Keith would like to imagine Shiro saying it to him. He knows that’s not how life works.

He tells no one.


The repeating continues, growing stronger, louder, more pronounced, once Shiro is settled in to the back of Black. When Shiro wakes from sleep, sometimes, it quiets, as if Keith can only hear his thoughts when Shiro has no control over them. But mostly Shiro sleeps, so Keith hears the I love you chorus. He hears it clearly in Shiro’s voice, always somehow deeper in Japanese, like an instrument being played. It’s practiced and refined and elegant; Keith knows Shiro had a privileged upbringing. Didn’t think you’d be able to hear it in someone’s voice.

In someone’s thoughts.

If Keith doesn’t focus on whom Shiro is so desperate to tell this to, he can pretend it’s him. He saved Shiro, after all. He’s always saved Shiro, just as Shiro’s always saved him. And he told Shiro, that he loves him.

Fuck, he loves him desperately.

Eventually Keith starts to sleep next to Shiro, laying across his chest from his seat beside him. He grows bolder, pressing against Shiro’s side, no arm in the way, and lays his head on Shiro’s chest. Feels the rise and fall of it. The rumble of it. The beating of a heart, desperate to voice what it feels.

Krolia says nothing, bless her. Simply kisses his cheek and moves to another lion.


Tonight Keith is brazen like he used to be, once upon a time. He stretches out beside Shiro on the bed — over the blanket! — because he can’t take being away from him, and he can’t take another night of sleeping half sitting, half slumped over.

It’s not like he hasn’t done this before. After “the breakup,” as he thinks of it, Shiro had a few nights where he didn’t want to be alone. He never said that, because that would have been too direct and vulnerable, but it had been clear to Keith who knew Shiro better than any man ever could, he’s sure of it. He’d seen how Shiro didn’t want to be alone, didn’t want Keith to leave, and they’d cuddled in bed with Shiro sighing something wet in his throat that Keith would never ask about. Instead he’d pressed against Shiro, closer, as if he could be absorbed into the larger man and comfort him from within, never leave him to be alone.
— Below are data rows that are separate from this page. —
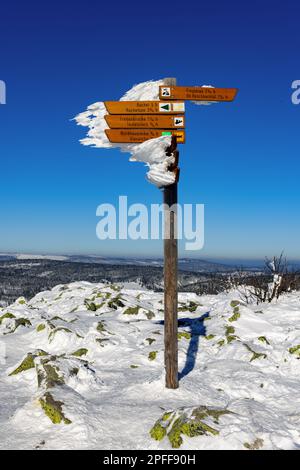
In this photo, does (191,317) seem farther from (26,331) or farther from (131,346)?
(26,331)

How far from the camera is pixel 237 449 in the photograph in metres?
5.53

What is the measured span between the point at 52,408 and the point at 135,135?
5.57m

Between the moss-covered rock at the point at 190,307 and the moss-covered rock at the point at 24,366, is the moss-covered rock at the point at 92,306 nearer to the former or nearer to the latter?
the moss-covered rock at the point at 190,307

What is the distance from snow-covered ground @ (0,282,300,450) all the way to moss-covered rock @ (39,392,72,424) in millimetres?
20

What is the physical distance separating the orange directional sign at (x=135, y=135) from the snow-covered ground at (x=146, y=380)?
5161 mm

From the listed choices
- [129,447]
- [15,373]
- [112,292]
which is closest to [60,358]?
[15,373]

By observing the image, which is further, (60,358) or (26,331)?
(26,331)

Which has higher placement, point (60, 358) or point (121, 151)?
point (121, 151)

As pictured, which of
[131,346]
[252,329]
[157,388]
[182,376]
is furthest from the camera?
[252,329]

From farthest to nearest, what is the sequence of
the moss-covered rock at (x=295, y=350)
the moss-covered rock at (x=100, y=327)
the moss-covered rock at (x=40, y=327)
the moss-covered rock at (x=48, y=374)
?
1. the moss-covered rock at (x=40, y=327)
2. the moss-covered rock at (x=100, y=327)
3. the moss-covered rock at (x=295, y=350)
4. the moss-covered rock at (x=48, y=374)

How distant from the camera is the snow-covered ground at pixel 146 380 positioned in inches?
245

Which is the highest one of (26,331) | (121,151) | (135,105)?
(135,105)

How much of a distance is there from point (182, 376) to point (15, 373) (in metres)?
4.55

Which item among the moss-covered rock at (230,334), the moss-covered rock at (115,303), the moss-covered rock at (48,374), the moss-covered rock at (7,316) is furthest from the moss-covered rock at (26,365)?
the moss-covered rock at (115,303)
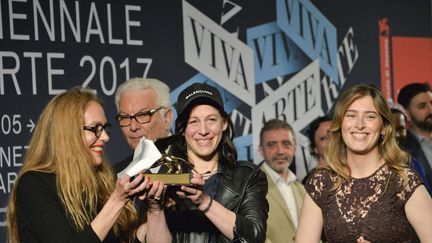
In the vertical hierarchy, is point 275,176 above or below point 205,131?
below

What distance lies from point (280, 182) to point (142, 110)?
1.20 metres

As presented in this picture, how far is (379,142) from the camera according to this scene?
310cm

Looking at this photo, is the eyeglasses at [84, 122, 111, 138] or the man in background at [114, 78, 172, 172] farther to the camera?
the man in background at [114, 78, 172, 172]

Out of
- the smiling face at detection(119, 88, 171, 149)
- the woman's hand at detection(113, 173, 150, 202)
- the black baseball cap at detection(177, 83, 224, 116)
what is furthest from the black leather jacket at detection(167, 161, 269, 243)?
the smiling face at detection(119, 88, 171, 149)

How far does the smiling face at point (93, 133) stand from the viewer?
104 inches

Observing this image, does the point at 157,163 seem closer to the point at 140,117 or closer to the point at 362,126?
the point at 362,126

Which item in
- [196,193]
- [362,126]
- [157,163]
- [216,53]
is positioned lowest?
[196,193]

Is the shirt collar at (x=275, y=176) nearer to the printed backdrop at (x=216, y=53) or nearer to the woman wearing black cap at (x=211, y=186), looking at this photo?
the printed backdrop at (x=216, y=53)

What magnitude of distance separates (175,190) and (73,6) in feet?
6.87

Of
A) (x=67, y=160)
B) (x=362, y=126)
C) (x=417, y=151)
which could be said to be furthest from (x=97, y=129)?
(x=417, y=151)

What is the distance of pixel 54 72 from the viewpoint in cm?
423

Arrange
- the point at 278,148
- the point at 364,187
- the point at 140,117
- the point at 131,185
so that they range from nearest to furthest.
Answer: the point at 131,185
the point at 364,187
the point at 140,117
the point at 278,148

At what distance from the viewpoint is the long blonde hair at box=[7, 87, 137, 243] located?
2557mm

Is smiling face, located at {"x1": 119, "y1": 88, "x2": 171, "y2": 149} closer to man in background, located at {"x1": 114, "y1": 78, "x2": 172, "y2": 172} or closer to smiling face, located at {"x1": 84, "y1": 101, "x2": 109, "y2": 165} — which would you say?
man in background, located at {"x1": 114, "y1": 78, "x2": 172, "y2": 172}
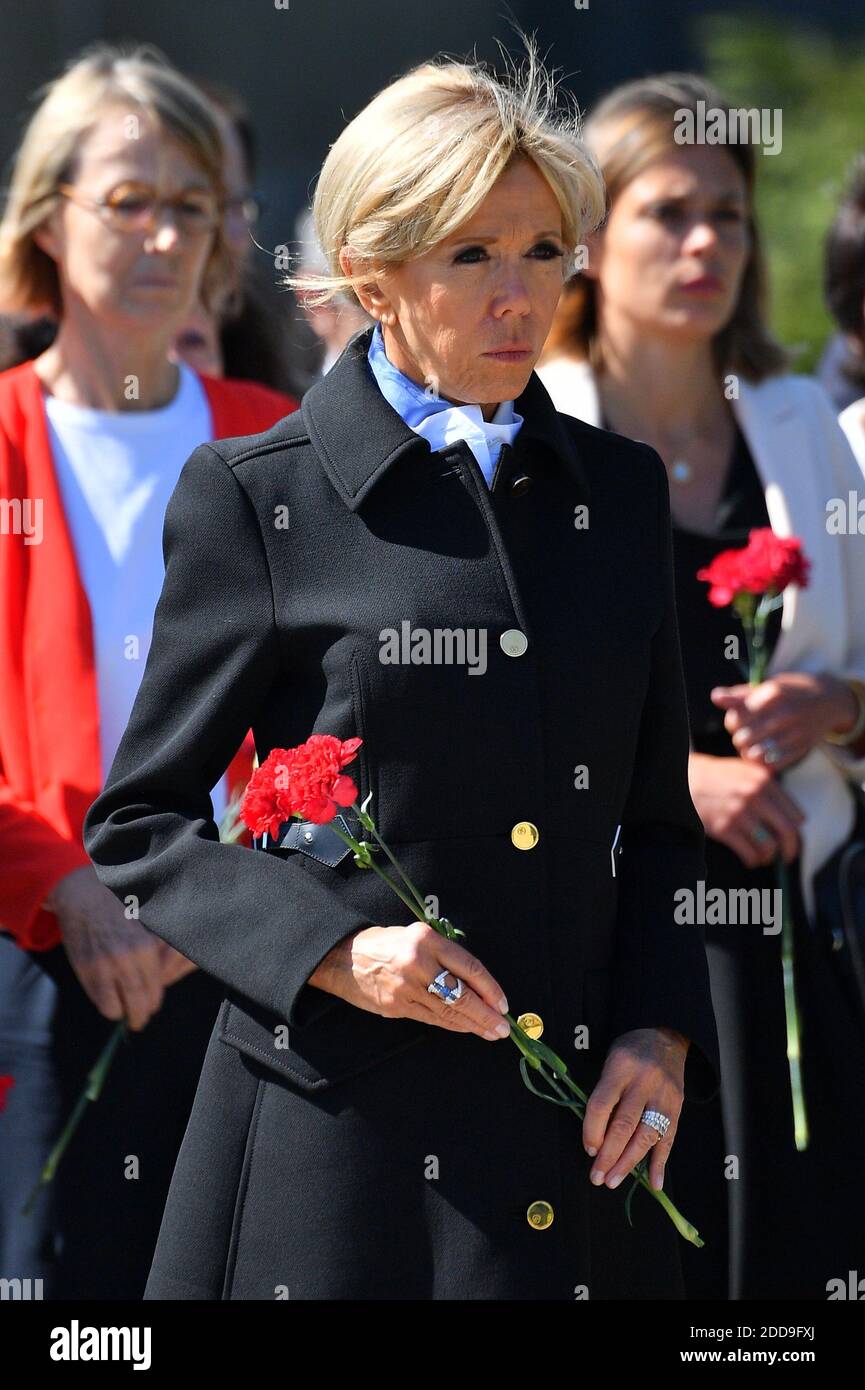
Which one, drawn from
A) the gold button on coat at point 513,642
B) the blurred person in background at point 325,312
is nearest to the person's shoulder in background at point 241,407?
the blurred person in background at point 325,312

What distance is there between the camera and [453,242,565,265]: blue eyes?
2.36 metres

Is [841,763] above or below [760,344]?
below

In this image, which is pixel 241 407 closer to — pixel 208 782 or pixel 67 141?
pixel 67 141

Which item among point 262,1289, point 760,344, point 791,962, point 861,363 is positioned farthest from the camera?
point 861,363

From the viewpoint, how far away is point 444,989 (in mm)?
2174

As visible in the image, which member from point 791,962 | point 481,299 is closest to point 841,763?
point 791,962

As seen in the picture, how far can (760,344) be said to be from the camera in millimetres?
3879

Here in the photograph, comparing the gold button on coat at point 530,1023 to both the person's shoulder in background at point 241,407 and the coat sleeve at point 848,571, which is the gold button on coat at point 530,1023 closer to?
the coat sleeve at point 848,571

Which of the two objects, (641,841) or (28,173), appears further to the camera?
(28,173)

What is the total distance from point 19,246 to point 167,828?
1.72 metres

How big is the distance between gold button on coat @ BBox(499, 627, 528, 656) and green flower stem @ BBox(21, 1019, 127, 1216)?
4.06 feet

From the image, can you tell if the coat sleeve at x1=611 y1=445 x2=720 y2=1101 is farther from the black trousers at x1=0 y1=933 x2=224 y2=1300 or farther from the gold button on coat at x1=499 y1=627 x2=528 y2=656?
the black trousers at x1=0 y1=933 x2=224 y2=1300
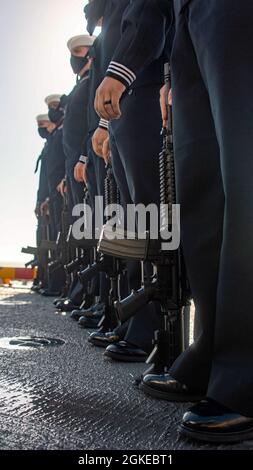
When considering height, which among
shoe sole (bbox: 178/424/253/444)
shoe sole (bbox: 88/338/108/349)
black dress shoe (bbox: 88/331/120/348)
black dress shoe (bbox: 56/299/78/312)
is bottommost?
black dress shoe (bbox: 56/299/78/312)

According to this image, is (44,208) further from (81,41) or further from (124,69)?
(124,69)

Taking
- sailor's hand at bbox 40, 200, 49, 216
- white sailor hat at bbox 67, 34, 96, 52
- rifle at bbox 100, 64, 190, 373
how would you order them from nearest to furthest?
rifle at bbox 100, 64, 190, 373, white sailor hat at bbox 67, 34, 96, 52, sailor's hand at bbox 40, 200, 49, 216

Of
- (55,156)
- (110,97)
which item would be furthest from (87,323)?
(55,156)

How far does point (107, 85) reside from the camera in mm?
1730

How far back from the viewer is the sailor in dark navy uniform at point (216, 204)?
1111 millimetres

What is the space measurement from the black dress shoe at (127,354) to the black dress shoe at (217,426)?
89cm

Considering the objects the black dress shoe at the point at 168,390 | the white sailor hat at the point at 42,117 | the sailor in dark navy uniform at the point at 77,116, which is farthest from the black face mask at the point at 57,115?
the black dress shoe at the point at 168,390

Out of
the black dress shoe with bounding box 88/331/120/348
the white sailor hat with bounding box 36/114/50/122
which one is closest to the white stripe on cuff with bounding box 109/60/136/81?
the black dress shoe with bounding box 88/331/120/348

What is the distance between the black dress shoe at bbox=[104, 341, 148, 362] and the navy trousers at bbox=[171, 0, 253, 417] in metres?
0.62

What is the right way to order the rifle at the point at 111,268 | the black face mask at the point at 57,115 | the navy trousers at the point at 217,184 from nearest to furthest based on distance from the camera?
1. the navy trousers at the point at 217,184
2. the rifle at the point at 111,268
3. the black face mask at the point at 57,115

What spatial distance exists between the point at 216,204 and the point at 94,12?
5.71 feet

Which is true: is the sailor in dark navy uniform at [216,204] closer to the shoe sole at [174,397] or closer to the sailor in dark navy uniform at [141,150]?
the shoe sole at [174,397]

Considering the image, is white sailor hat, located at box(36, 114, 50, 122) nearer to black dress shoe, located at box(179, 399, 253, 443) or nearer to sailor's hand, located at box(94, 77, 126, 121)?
sailor's hand, located at box(94, 77, 126, 121)

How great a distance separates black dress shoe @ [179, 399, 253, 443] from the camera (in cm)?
106
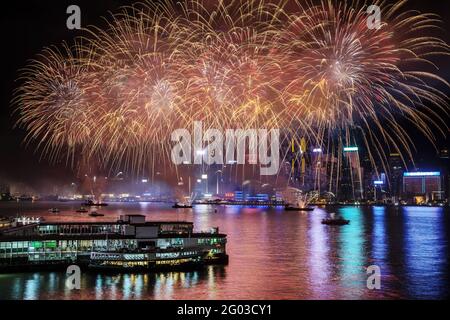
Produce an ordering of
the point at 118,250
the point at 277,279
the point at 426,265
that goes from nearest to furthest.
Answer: the point at 277,279 → the point at 118,250 → the point at 426,265

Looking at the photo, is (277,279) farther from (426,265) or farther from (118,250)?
(426,265)

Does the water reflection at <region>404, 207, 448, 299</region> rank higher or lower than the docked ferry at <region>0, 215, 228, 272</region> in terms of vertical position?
lower

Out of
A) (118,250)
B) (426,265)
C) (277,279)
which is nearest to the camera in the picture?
(277,279)

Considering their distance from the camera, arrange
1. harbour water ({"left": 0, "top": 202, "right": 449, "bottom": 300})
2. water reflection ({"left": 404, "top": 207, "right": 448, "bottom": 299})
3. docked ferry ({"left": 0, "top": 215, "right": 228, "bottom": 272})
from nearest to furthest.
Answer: harbour water ({"left": 0, "top": 202, "right": 449, "bottom": 300}), water reflection ({"left": 404, "top": 207, "right": 448, "bottom": 299}), docked ferry ({"left": 0, "top": 215, "right": 228, "bottom": 272})

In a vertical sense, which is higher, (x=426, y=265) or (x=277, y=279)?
(x=277, y=279)

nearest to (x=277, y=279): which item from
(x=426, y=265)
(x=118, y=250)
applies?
(x=118, y=250)

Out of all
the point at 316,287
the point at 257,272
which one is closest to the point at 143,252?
the point at 257,272

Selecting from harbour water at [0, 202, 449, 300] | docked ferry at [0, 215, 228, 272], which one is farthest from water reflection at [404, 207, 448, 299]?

They were both so afraid of being alone.

So Keith thinks nothing of it when he dreams of them, together. He always has, though since Shiro came back to him, the dreams have been all happy. Dreams of potential. Dreams echoing what the space whale maybe showed would be. Could be.

It takes a few nights, because of the familiarity of it all, for Keith to realize the dreams are in Japanese. Japanese too good for him to know, but Japanese he knows is correct. Japanese spoken only in Kyoto, only by those who stick to a forgotten dialect.

That’s when Keith realizes he’s seeing Shiro’s dreams.

They’re together, in Kyoto, judging by the clothes and surroundings. Maybe it’s a festival of some kind, everyone dressed in traditional garments, or maybe that’s just what Shiro likes to imagine. Maybe the man who lived in standardized uniforms and flight suits dreamed of flowing silks and dangling sleeves. It’s endearing, in a way only Shiro is.

In Shiro’s dreams, Keith says things in long strings of Japanese, like he does in English when his brain can’t stop and the words vomit from his mouth as Shiro sits patiently as if Keith wasn’t making a fool of himself. Keith speaks with the same passion in the dreams, the same intensity, Shiro laughing deep and wonderfully. It’s even more bizarre because he sees the dream from Shiro’s perspective, sees himself as Shiro sees him, dressed in garments Keith cannot name with an ease Keith has never had. Beautiful, in a way Keith has never been.

Keith often wakes crying.

Shiro doesn’t wake during the days, not that Keith sees at least, so he can’t tell him what’s happening. And Keith should feel guilty about that but doesn’t, because Shiro loves someone and Keith needs to protect himself, brace himself, for that. Needs to not see what he wants to, while also taking what he can.

Then one night there’s a little girl in the dream. A little girl Keith has seen before though never heard speak, never seen up close. She runs to them and, though in the dream Keith has no scars, apparently Shiro still only has one arm. She runs happily to them, and throws her arms up, and Shiro lifts her with ease. She giggles, and throws her arms around him, and sighs Oton, and Keith knows what that means without needing to be told, can hear it in her voice and feel it in Shiro’s sigh: Daddy.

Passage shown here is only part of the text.